◆ WRITTEN REQUEST: Quote, word for word, the lines in the items below between the line containing "this 320×240 image." and the line containing "damaged car [245, 87, 290, 109]", inclusive.

◆ RECORDS SUPPLIED:
══════════

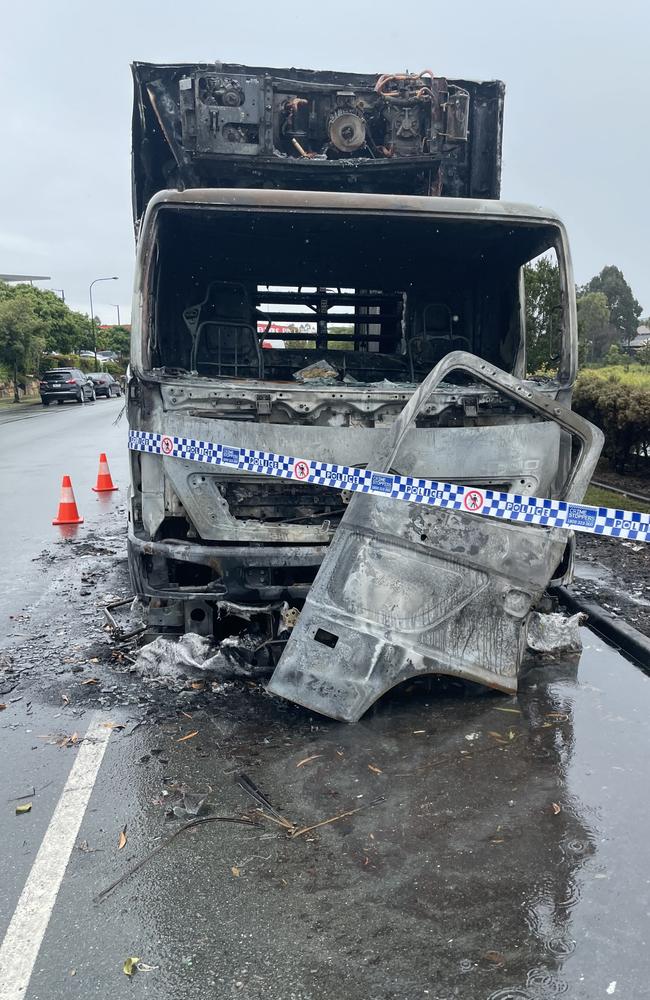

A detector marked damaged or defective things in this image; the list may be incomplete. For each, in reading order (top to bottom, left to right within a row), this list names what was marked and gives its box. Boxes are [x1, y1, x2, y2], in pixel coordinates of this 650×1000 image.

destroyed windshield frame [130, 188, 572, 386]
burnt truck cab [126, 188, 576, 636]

══════════

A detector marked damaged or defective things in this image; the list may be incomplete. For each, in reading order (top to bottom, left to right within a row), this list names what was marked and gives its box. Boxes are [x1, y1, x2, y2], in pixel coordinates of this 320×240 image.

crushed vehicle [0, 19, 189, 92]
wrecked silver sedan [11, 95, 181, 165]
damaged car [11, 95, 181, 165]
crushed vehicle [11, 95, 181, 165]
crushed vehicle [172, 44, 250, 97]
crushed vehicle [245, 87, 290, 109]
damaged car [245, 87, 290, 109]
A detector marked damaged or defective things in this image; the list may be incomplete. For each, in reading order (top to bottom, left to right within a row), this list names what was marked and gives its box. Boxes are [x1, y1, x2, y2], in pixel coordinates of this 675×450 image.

══════════

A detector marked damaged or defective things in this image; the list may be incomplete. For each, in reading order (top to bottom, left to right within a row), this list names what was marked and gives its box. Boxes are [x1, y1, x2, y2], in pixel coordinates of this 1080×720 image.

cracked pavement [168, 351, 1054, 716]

══════════

◆ ANSWER:
A detector marked damaged or defective things in this image; the list may be incomplete. For each, in reading order (top to bottom, left to right within a row), this list names what was marked and gives its box. Boxes are [x1, y1, x2, y2], in pixel coordinates of this 320×240 image.

crushed vehicle [0, 19, 189, 92]
wrecked silver sedan [11, 95, 181, 165]
damaged car [11, 95, 181, 165]
crushed vehicle [11, 95, 181, 165]
crushed vehicle [172, 44, 250, 97]
crushed vehicle [245, 87, 290, 109]
damaged car [245, 87, 290, 109]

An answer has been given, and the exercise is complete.